改訂【塀の上、綱渡りのハッカーズ】 本編 37 証券スキーム
例のアパートは、街の喧騒から切り離されたかのように、ひっそりと佇んでいた。
老朽化が進み、決して立地が良いとは言えないこの場所は、地図上では「不便の極み」に見える。しかし、その一階に住む四人の住人にとって、そこは聖域に近い場所だった。

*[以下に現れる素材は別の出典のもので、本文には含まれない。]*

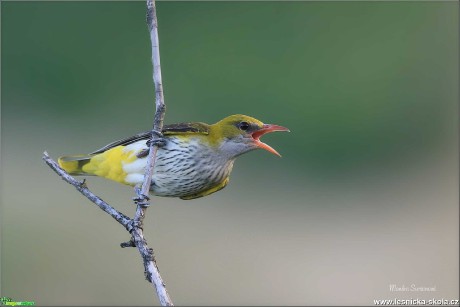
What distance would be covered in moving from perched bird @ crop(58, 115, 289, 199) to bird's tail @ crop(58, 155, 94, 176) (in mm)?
262

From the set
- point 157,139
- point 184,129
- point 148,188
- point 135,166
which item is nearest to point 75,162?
point 135,166

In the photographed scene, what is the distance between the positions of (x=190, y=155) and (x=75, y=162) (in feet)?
3.05

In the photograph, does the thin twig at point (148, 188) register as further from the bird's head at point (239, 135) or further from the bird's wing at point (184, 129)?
the bird's head at point (239, 135)

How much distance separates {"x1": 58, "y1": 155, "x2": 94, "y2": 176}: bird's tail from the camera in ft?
17.8

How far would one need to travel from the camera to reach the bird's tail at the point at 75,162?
214 inches

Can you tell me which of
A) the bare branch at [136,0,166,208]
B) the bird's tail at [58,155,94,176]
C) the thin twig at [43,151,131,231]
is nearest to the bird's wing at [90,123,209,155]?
the bird's tail at [58,155,94,176]

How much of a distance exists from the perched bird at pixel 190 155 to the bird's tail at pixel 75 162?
0.26 meters

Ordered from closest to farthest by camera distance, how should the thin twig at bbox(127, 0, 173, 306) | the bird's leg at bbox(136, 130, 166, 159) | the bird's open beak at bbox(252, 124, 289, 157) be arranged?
the thin twig at bbox(127, 0, 173, 306) < the bird's leg at bbox(136, 130, 166, 159) < the bird's open beak at bbox(252, 124, 289, 157)

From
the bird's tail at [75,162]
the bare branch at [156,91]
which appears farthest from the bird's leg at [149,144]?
the bird's tail at [75,162]

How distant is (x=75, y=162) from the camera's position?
548 cm

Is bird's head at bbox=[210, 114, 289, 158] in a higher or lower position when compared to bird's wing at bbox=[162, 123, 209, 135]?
lower

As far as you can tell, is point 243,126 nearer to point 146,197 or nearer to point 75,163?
point 146,197

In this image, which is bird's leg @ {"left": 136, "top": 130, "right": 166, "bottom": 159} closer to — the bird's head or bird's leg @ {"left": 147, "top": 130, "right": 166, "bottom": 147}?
bird's leg @ {"left": 147, "top": 130, "right": 166, "bottom": 147}

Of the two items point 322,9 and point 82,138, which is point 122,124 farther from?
point 322,9
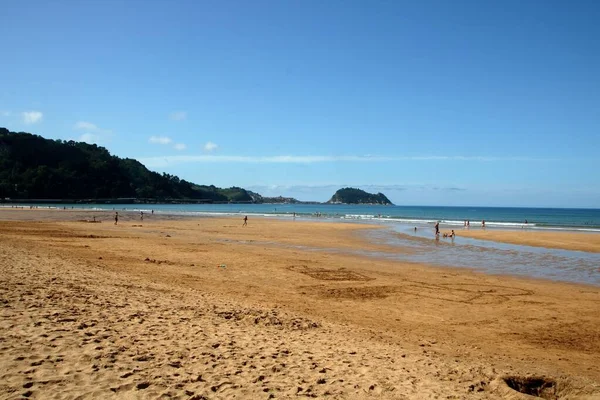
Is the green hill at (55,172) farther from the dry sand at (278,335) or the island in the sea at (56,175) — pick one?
the dry sand at (278,335)

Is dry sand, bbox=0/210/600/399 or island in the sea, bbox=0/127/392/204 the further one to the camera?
island in the sea, bbox=0/127/392/204

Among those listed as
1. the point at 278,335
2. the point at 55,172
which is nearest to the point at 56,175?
the point at 55,172

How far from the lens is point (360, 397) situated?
5.44 meters

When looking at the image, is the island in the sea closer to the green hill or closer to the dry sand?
the green hill

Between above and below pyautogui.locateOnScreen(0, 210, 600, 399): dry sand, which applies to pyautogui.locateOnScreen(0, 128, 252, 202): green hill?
above

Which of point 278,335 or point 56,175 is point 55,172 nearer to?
point 56,175

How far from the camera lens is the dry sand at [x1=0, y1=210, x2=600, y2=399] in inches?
218

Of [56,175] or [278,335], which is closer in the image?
[278,335]

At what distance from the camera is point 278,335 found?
809 centimetres

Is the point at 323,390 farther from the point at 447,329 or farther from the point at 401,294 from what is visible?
the point at 401,294

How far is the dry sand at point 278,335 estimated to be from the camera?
5.53 m

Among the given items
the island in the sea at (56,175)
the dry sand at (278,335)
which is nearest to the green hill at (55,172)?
the island in the sea at (56,175)

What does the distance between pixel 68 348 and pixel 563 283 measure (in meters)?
17.8

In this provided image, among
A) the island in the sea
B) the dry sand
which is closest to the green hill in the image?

太田黒の指示により、久保が管理するこの「救済の拠点」は、単なる安アパートではなかった。アツシが運ぶ食料品は、すべて太田黒が運営するネットワークの末端から、最も新鮮な状態で届けられる。
「久保寺さん、またこんなに……」
いつものように、アツシがアパートを去った後、ドアノブから袋を回収した細川夫人が独りごちた。袋の中には、スーパーでは見かけないほど泥のついた大根と、瑞々しい季節の果物、そして生活に必要十分な保存食が詰まっている。彼女の給料は、警備保障会社での薄給に加え、年齢という壁が重くのしかかっていた。しかし、ここで暮らしている限り、飢えることはない。家賃一万円という破格の条件に、食費の補助まで付いているようなものだ。

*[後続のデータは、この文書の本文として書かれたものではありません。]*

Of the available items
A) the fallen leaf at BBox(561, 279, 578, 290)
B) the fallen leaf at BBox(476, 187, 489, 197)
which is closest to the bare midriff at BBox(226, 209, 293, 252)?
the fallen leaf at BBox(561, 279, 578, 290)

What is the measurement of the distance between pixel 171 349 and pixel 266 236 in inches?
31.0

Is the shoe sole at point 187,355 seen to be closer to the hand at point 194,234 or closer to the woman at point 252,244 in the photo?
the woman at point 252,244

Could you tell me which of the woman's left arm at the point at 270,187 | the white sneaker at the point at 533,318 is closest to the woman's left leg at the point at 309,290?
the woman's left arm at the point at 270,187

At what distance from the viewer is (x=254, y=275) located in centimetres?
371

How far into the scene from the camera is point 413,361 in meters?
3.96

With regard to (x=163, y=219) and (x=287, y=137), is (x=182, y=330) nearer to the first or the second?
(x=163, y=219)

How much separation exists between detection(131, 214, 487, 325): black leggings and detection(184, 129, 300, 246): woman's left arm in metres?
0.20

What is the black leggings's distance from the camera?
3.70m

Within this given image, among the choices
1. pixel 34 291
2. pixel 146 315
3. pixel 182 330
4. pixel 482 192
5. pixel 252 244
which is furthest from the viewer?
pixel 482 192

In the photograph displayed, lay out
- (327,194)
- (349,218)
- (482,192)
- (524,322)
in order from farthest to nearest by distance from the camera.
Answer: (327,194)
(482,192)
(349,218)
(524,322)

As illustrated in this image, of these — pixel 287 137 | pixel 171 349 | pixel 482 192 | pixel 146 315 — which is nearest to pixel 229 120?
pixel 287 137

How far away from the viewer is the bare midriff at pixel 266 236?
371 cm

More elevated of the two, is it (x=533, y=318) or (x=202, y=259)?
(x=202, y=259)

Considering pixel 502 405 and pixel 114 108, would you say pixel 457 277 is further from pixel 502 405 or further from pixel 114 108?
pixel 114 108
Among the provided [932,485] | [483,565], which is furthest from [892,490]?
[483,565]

久保は、車を走らせながらバックミラー越しに、細川が深く頭を下げ続けている姿を見た。
「太田黒さん、見ていますか? 細川さんの感謝、伝わっていますよね」
久保の声には、かつての不安さは微塵もない。フロントガラスの向こうには、闇に沈む街があった。

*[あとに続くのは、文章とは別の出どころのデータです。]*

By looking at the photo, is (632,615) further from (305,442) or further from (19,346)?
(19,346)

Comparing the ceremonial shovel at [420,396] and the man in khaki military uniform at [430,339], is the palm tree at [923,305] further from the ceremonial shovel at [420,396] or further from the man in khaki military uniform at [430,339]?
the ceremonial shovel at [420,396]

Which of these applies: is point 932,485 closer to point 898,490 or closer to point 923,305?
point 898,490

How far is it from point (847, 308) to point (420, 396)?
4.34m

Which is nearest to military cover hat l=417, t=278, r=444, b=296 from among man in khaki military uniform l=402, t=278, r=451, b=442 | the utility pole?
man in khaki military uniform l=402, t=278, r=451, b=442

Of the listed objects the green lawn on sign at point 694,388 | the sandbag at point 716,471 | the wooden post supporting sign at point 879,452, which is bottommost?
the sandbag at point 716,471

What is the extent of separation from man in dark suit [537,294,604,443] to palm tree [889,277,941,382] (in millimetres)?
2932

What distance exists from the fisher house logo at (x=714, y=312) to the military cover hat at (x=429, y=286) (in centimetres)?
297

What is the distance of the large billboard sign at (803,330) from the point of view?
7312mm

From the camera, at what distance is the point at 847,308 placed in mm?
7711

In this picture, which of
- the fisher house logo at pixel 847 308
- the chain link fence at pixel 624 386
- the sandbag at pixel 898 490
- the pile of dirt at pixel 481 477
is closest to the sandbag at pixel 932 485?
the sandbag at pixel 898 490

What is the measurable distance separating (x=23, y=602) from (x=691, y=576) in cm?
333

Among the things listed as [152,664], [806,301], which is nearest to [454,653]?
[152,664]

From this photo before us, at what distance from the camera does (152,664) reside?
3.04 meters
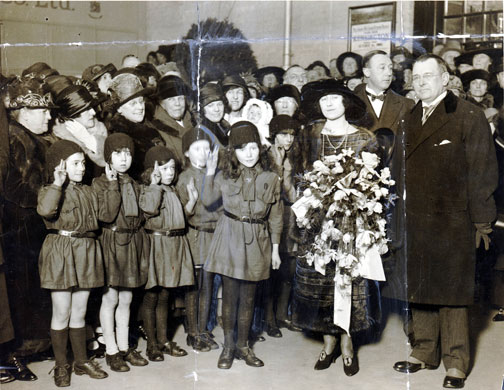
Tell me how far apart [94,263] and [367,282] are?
5.81 ft

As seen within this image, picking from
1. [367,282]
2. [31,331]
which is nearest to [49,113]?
[31,331]

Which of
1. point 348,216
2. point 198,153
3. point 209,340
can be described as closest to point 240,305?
point 209,340

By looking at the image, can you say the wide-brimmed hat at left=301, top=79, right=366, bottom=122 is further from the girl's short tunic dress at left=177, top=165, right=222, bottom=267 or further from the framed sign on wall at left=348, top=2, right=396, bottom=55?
the girl's short tunic dress at left=177, top=165, right=222, bottom=267

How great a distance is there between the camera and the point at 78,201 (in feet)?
13.8

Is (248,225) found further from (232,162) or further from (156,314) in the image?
(156,314)

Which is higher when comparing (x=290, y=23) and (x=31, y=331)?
(x=290, y=23)

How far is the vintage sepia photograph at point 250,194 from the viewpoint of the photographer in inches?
169

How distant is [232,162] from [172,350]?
134 centimetres

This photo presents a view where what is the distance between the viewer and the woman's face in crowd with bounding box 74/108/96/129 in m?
4.38

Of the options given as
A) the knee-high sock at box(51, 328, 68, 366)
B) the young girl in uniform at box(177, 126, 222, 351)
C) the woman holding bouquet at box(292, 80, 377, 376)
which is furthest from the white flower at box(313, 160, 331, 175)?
the knee-high sock at box(51, 328, 68, 366)

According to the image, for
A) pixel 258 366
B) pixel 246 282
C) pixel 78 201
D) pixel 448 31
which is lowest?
pixel 258 366

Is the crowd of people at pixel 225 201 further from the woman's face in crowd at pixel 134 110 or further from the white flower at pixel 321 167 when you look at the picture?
the white flower at pixel 321 167

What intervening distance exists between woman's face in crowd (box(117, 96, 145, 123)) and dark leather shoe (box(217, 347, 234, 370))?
1658mm

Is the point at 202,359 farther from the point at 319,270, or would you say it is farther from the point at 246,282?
the point at 319,270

「このアパートに住む人を救うことは、俺の罪の帳尻合わせだ。ただ、自分の手が届く範囲の人間くらいは、自分の理屈で守りたかっただけだ」。太田黒の声が聞こえてきそうだった。
「それでも、細川さんは救われています」
「ああ。それは否定しない。だがな、アツシ。この『便利』は、全てお前たちが動いているから成り立つものだ。もし、お前たちがこのシステムを放棄すれば、彼女たちは駅まで坂道を登り、高い家賃を払うために、また過酷な労働に戻るしかない」
住人たちの暮らしは、太田黒が作り上げた「歪んだ循環」の上で、極めて安定していた。彼らは仕事に行く際、ヒロシやアツシの送迎を当然のように享受する。それは太田黒が設計した「閉鎖的な共生圏」そのものだった。
住民たちは、自分たちがなぜこれほどまでに優遇されているのか、薄々勘づいているのかもしれない。しかし、この安らぎを失えば、待っているのは冷酷な格差社会の深淵だ。太田という名の「見えない神」に捧げる感謝は、いつしか日常の一部となり、彼らの生活を内側から支える柱となっていた。
久保は、アパートを去る際、ドアノブにかけられた袋を誇らしげに見つめる住人の姿を見た。
久保はアクセルを踏み込んだ。アパートに残された住人たちは、今日届いた新鮮な野菜を手に、それぞれの部屋でささやかな晩餐を準備している。外の夜気は冷たいが、彼らの部屋には、太田黒が運んだ灯りが温かくともっている。
今日もこの街の静かな夜は更けていく。
車は夜の闇に溶け込み、塔へと続くハイウェイを駆け抜けていった。その背後で、住人たちの穏やかな日常は、何事もなかったかのように続いていく。